How can I stay involved with my endowment fund after it’s established?

First and foremost, you can name the endowment fund anything you want, such as the “Smith Family Endowment Fund,” or something more anonymous such as the “Endowment Fund for Our Future.” In addition, our team is happy to keep you informed about the positive change in the community that is occurring thanks to the distributions from the endowment fund you’ve established. We can continue to keep your children and grandchildren informed, too, beyond your lifetime. In this way, your legacy continues through the generations.

 

Who decides where the endowment distributions go each year?

The Community Foundation is itself a permanent institution. Our board and staff are committed to keeping a finger on the pulse of the region’s greatest needs and maintaining a deep knowledge of the charitable organizations that are meeting these needs every day. This is The Community Foundation’s mission in perpetuity. The Community Foundation’s team is made up of dedicated and knowledgeable professionals who understand our community and build ongoing personal relationships with the people working at the region’s charitable organizations. The Community Foundation team recommends distributions from your endowment, and our independent board of directors reviews and approves these distributions to ensure that they fulfill your charitable goals for establishing the endowment in the first place.

 

What does it take to establish an endowment fund?

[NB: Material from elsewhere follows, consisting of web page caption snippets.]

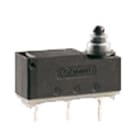 CROUZET - CRO83200006 MICROSWITCH, SUB-SUBMINIATURE, V5S-8320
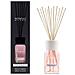 Diffusore Per Ambienti 500 Ml Magnolia Blossom & Wood Rosa - Foto miniatura 1
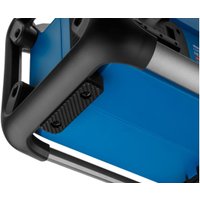 Радиоприемник Bull BCR 1880 XLTpro Solo 1325853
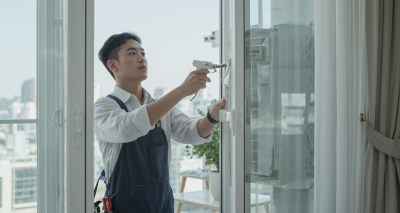 拆装空调挂机多少钱？一篇文章给你讲明白！图片15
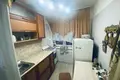 Apartamento 23 m² Nizhni Novgorod, Rusia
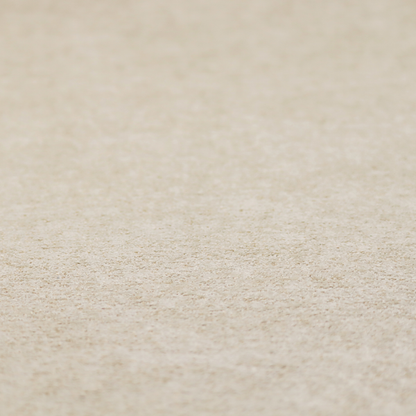 Seoul Boucle Upholstery Fabric Beige Colour CTR-2450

Setting up an endowment or Forever fund is as easy as setting up any other type of fund at The Community Foundation. Our team will prepare simple paperwork capturing the name of the endowment fund and any areas of interest you’d like to support. Then, you can transfer cash—or, even better for tax purposes, you can transfer appreciated assets such as stock or real estate. You’ll be eligible for a charitable tax deduction in the year you make the transfer to establish the fund. You can make future transfers to your endowment fund each year, too, to achieve your tax and estate planning goals. Our team is also happy to work with you and your advisors to structure a bequest to your endowment fund following your death. We highly recommend considering a bequest in the form of a beneficiary designation on an IRA because of the multiple tax benefits. Related, if you are over 70 ½, making a “Qualified Charitable Distribution” from your IRA directly to your endowment fund is a very effective charitable planning tool to avoid income tax and also satisfy your Required Minimum Distribution if you’ve reached that age as well.

 

We look forward to working with you to support our community and your favorite charitable causes for generations to come!

 

This article is provided for informational purposes only. It is not intended as legal, accounting, or financial planning advice.